There’s a deliberate split in the implementation that mirrors fzy. The score-only path keeps just two rolling rows of the matrix — current and previous — because that’s all you need to compute the final number, which keeps memory flat regardless of candidate length. The positions path keeps the full matrix and then backtracks through it to recover which haystack index each needle character matched. You only pay for the full matrix when you actually asked for positions, which is why score and filter-without-positions stay lean and you opt into the extra work only when you’re going to highlight.

Two guard rails round it out. Candidates longer than MATCH_MAX_LEN (1024 characters) are treated as non-matches rather than scored — fzy’s way of refusing to let one pathologically long entry stall the whole UI. And as noted, an exact case-insensitive match short-circuits straight to SCORE_MAX without running the dynamic program at all.

What it is, honestly

fzy_score is brand new — v0.1.0. It is pure Ruby, has zero runtime dependencies, ships under the MIT license, and has 27 tests passing across Ruby 3.0 through 3.4 in CI. It is a faithful port of fzy, and the only reason we extracted it into a gem is the one that started this post: we needed it for our own demo’s command palette, found Ruby had no good option, and figured the next person building a palette or a quick-open or a CLI picker would rather gem install it than re-derive a dynamic program from a C header.

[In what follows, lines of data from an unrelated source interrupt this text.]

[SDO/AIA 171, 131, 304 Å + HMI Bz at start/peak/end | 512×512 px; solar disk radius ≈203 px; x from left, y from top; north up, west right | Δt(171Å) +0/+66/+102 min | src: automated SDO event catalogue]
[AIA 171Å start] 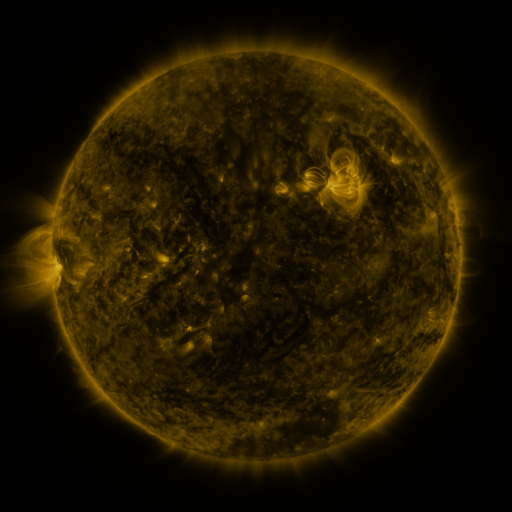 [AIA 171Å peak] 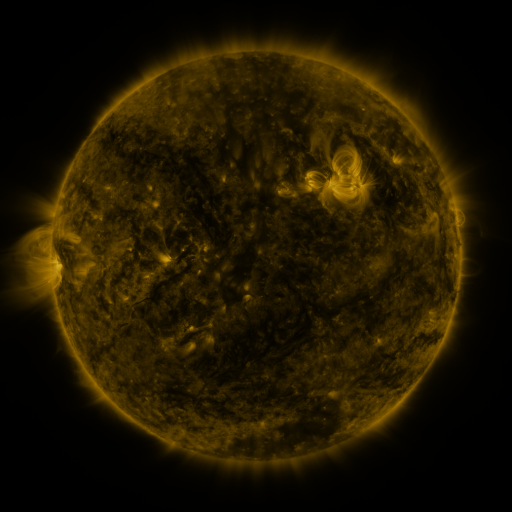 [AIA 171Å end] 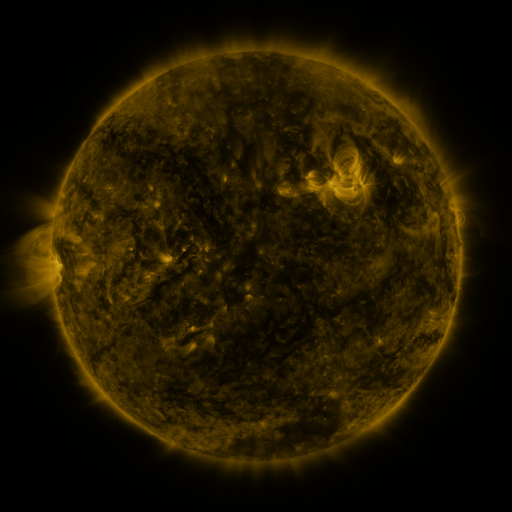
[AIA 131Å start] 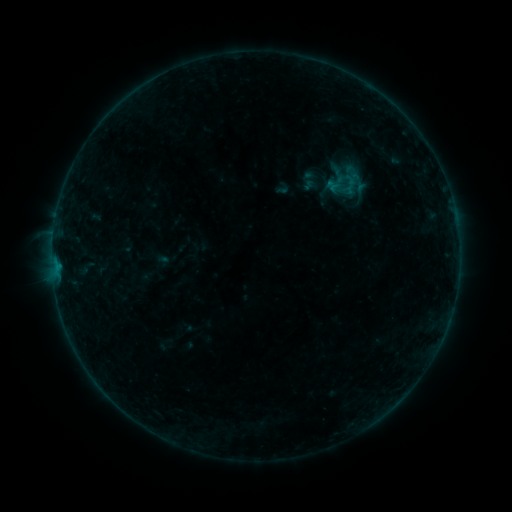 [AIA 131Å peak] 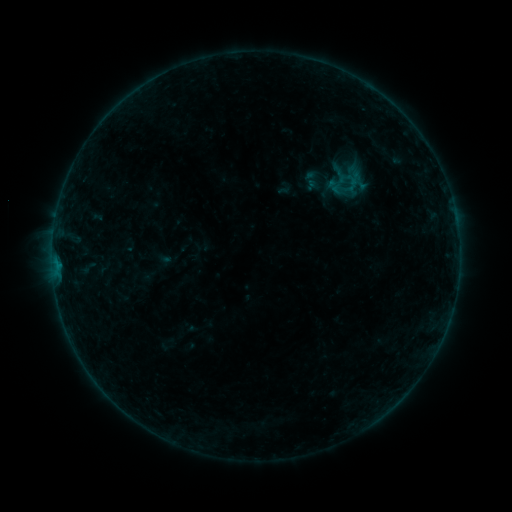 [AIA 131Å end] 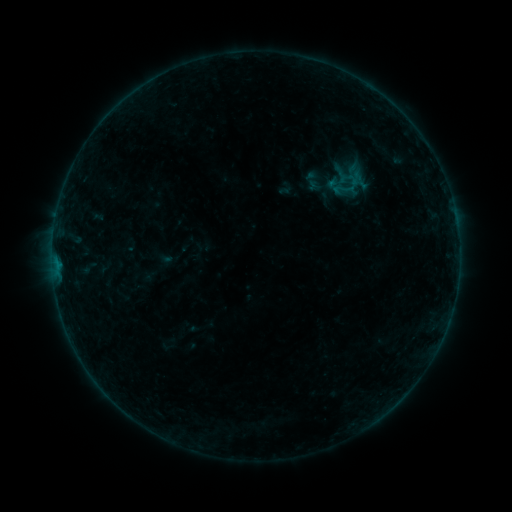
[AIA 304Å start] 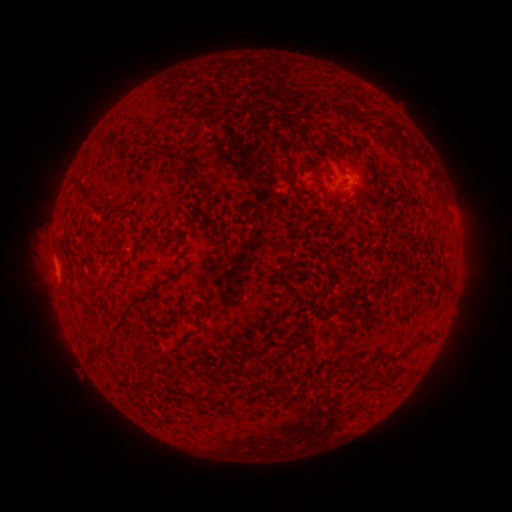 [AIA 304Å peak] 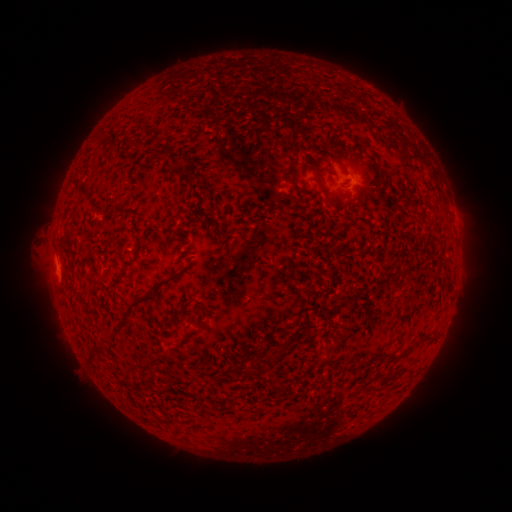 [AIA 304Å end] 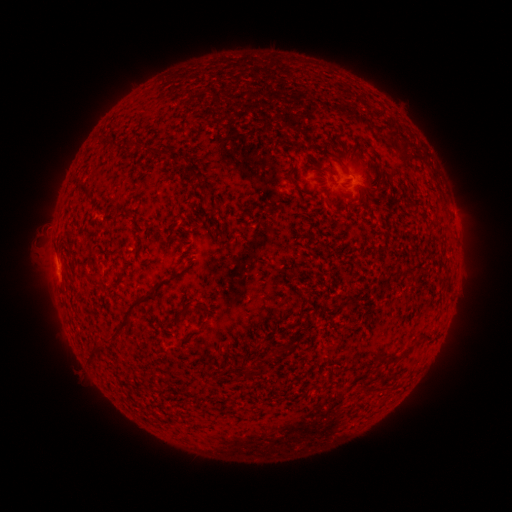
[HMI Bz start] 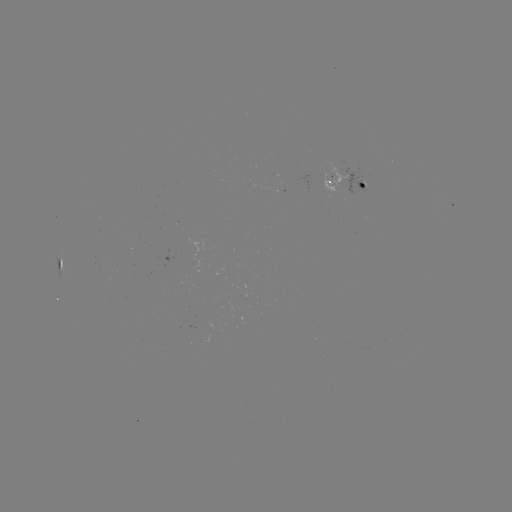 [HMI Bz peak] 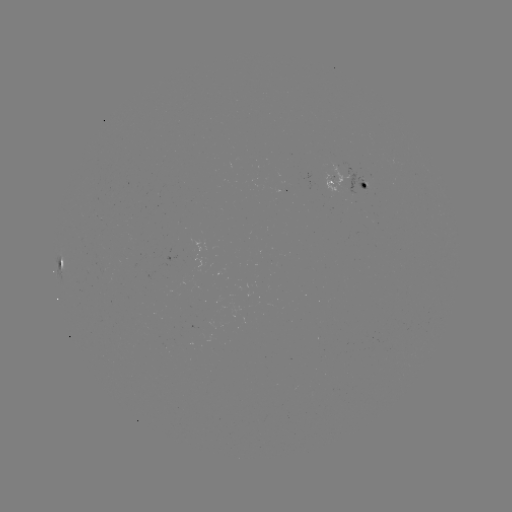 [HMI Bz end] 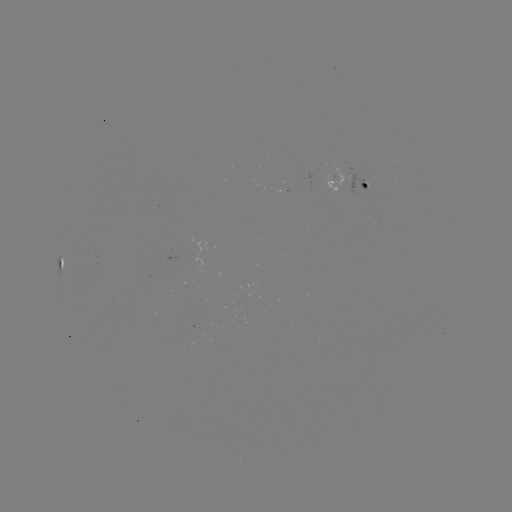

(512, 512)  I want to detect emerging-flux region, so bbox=[186, 325, 198, 346].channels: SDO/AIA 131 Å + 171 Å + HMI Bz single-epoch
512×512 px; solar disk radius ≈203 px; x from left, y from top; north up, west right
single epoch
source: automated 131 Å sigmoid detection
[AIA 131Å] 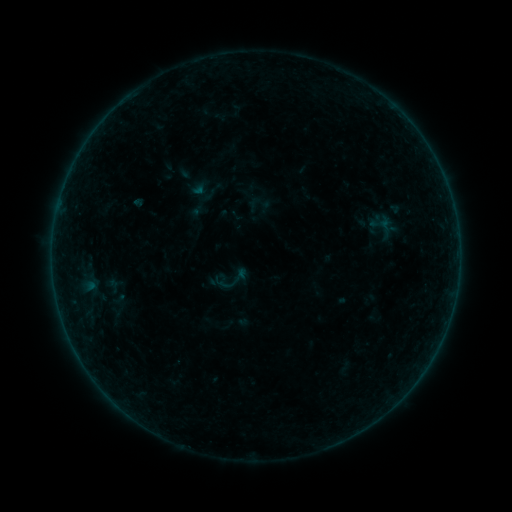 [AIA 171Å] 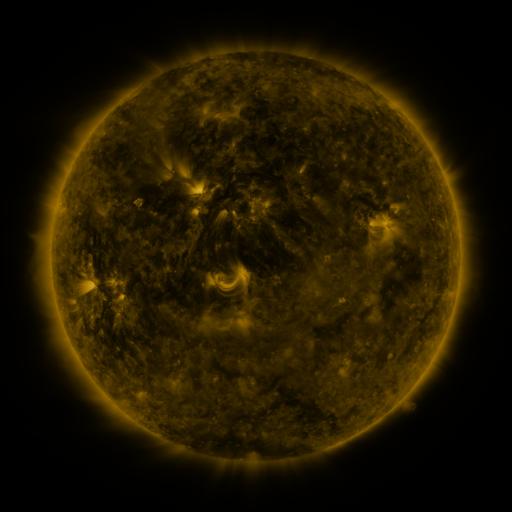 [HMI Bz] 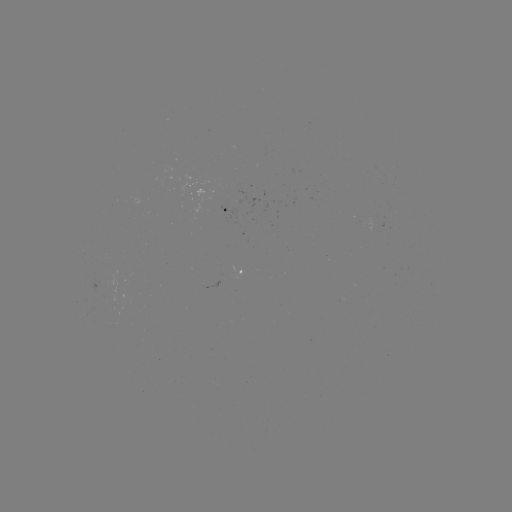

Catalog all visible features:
sigmoid: [217, 263, 250, 296]
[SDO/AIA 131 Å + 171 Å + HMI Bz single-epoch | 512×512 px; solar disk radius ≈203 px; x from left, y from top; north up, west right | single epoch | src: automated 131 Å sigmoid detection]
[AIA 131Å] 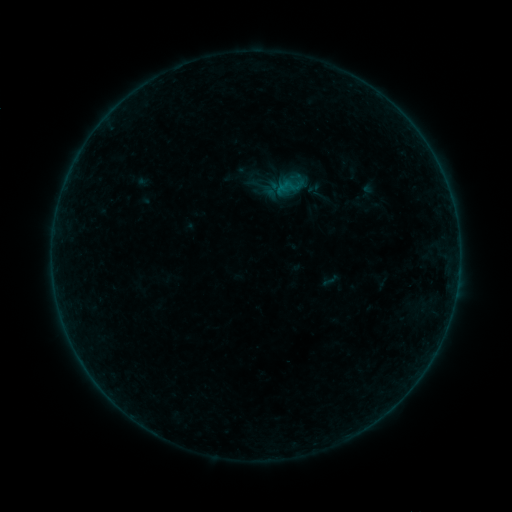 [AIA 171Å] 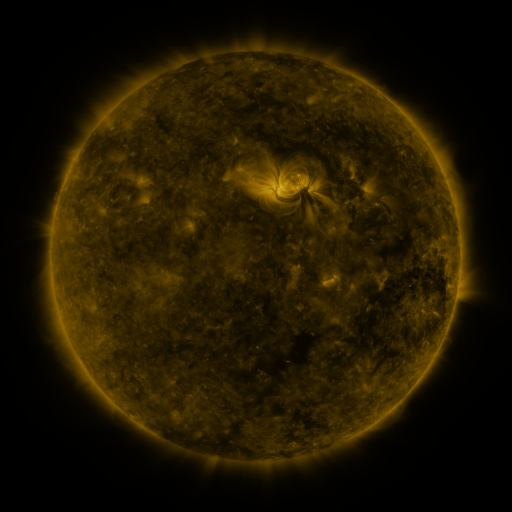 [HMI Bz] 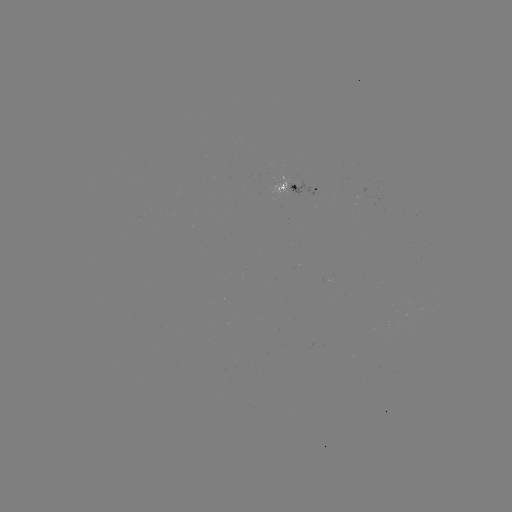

No downloads to brag about yet, no stars, no users but us — just a small, correct, well-tested tool doing one job.

That last part is the part we care about most. A scoring algorithm is the kind of code that’s easy to get almost right and hard to get exactly right — an off-by-one in the backtrack, a bonus applied to the wrong character, a tie broken the wrong way, and the ranking quietly drifts from the reference tool in ways that are maddening to debug from the outside. The point of porting fzy verbatim, constants and all, is that the test suite can assert the behavior matches the implementation everyone already trusts, rather than asking you to trust our judgment about what “good ranking” means. When the answer is already known, the honest engineering move is to match it, not to reinvent it — and then to test that you did.

Install it

It’s on RubyGems and takes no setup:

# add it to a project
bundle add fzy_score

# or install it directly
gem install fzy_score

The source lives at github.com/tachyurgy/fzy_score (MIT) — issues and PRs welcome. If you’re building a fuzzy finder in Ruby and want the same ranking your users already know from fzf, that’s exactly what this is for.